The husband and wife had (apparently) been on the rocks for a while and were living somewhat apart.

This is the line I tell myself to give him the benefit of the doubt. However, I was quick to say that it did, indeed, reflect quite badly on him. Either have the courage to end the current relationship and then wait a good while before shacking up with somebody else, or maintain the current relationship, and overcome your petulant and carnal desires.

Ooh, I know. I sound tough, don’t I? I wasn’t always like this. I used to be lenient. I used to talk about free love and romance and being swept up in emotions that you simply couldn’t control. And then I grew up. This is, apparently, what a certain friend of mine should have done.

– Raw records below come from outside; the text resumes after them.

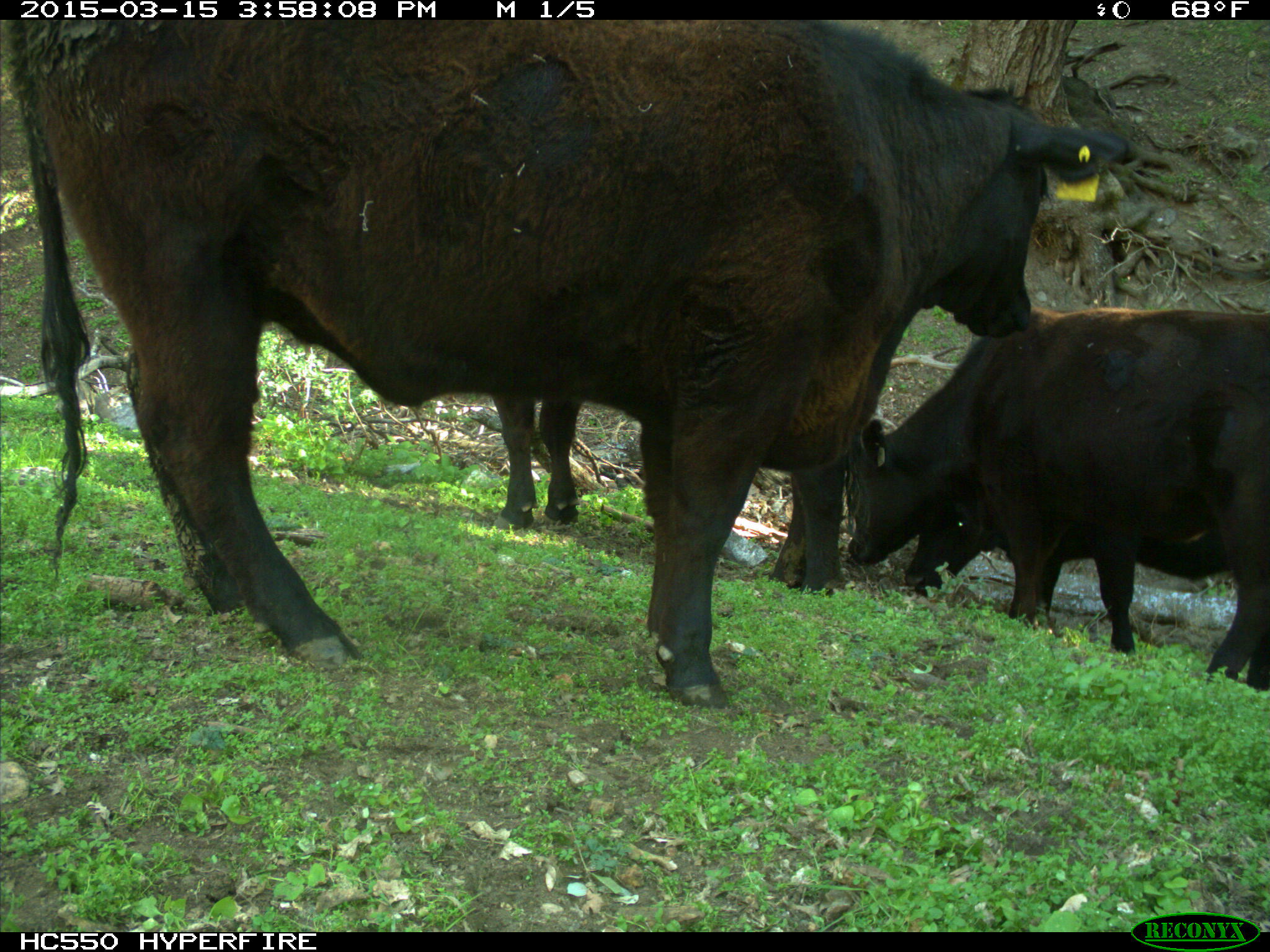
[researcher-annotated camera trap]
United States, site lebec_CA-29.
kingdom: Animalia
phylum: Chordata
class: Mammalia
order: Artiodactyla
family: Bovidae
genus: Bos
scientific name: Bos taurus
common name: domestic cow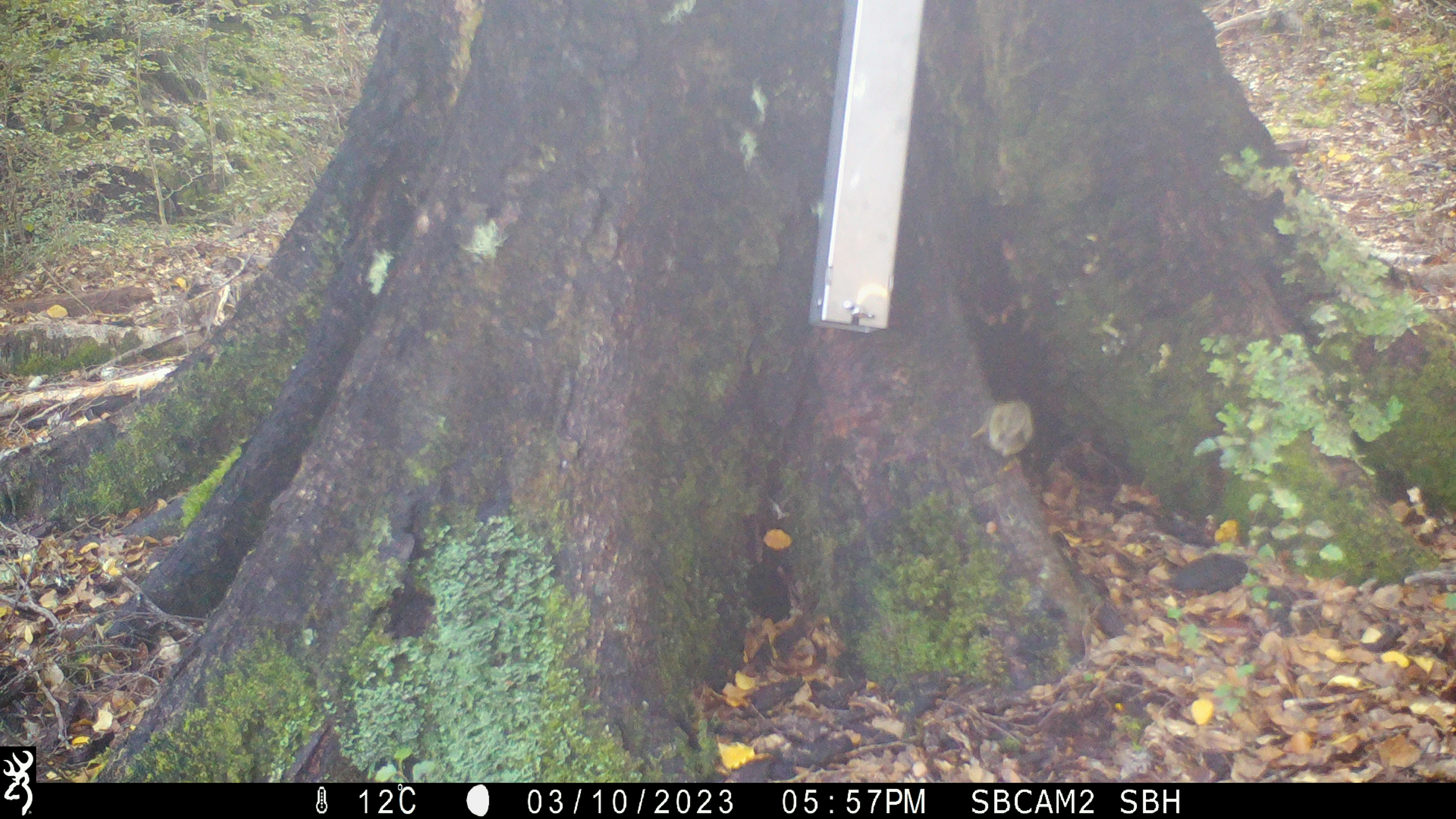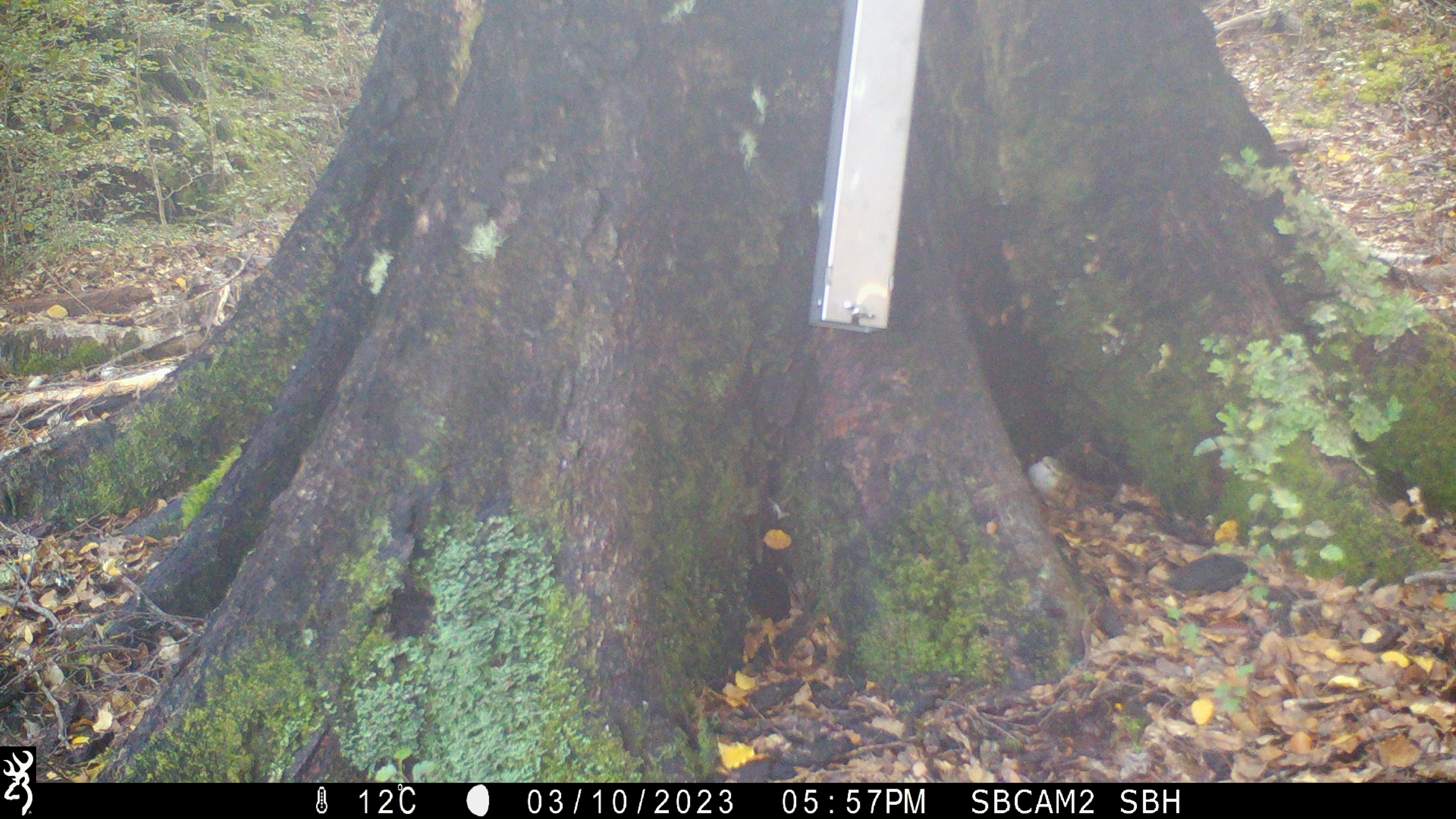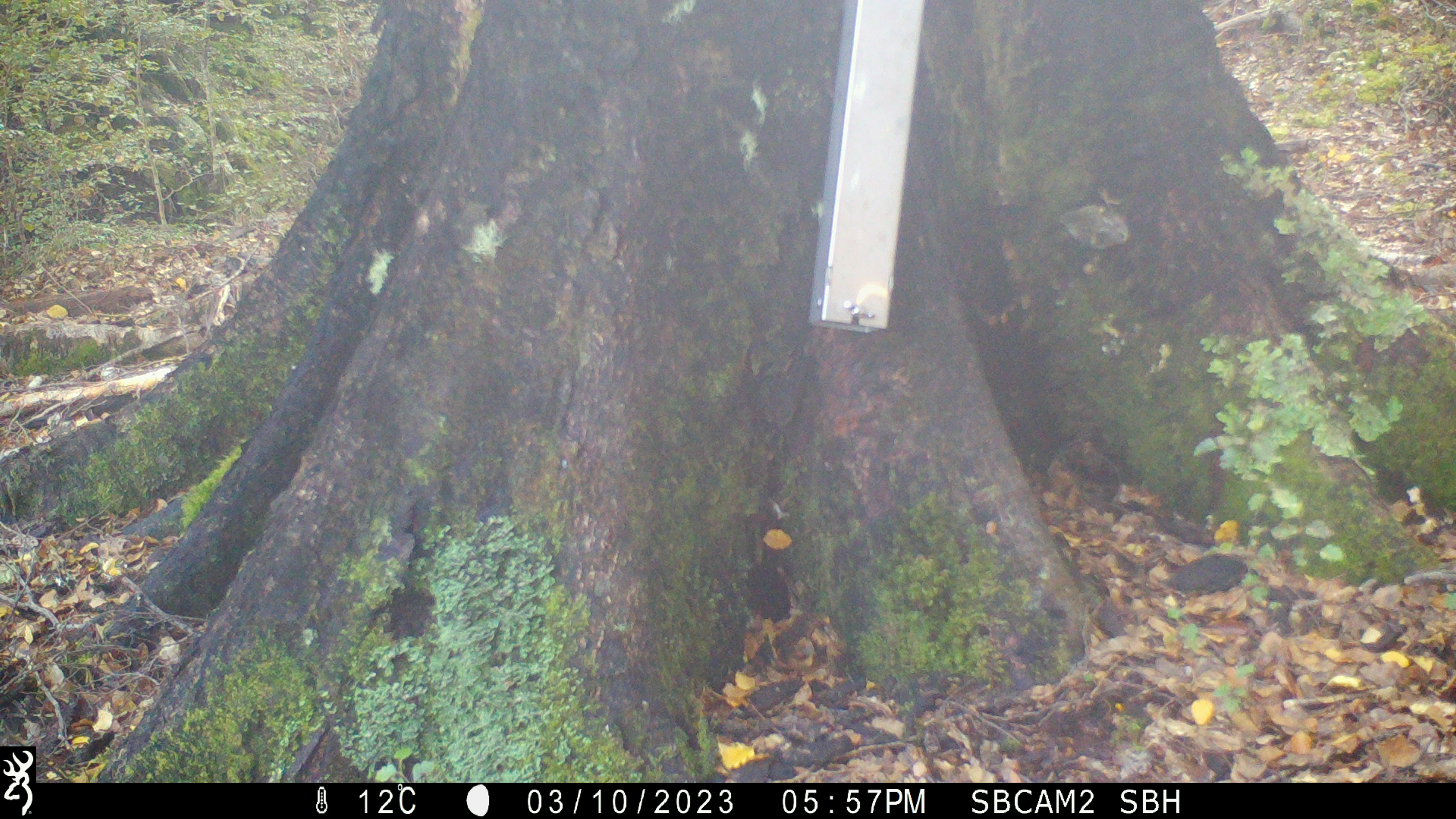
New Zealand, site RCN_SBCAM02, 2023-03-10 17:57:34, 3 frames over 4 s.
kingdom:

Don’t get me wrong, I can appreciate a good extra-marital crush.

I fully understand that a pretty face, a knowing smile or an absurd knowledge of the entire Monty Python collection (it takes all sorts) can turn our heads.

I’m not getting on my moral high horse. No – I’m on my moral stallion. I just don’t think we can continue making excuses for people who so selfishly and wilfully hurt another person – especially not another person they’ve promised their lives to, and felt compelled enough to have children with.

Look, there’s a way to leave somebody. If you really decide that you no longer love your spouse there is a way to honour that person, to show them respect and exit gracefully.

And then wait a reasonable time before shacking up with the love of your life down the road.

And no, for the record, I’ve never been hurt in this way: my anger doesn’t come from any personal pain.

When I was a teenager I was a big, smooshy romantic. I still am, in various ways. But I’m no longer one of those romantics who suddenly swoon, exclaiming, “the heart wants what the heart wants” before running off with the gardener. Because I’ve learnt that the heart is a selfish, fickle little muscle with as much integrity as Scarlett Johansson in a SodaStream ad.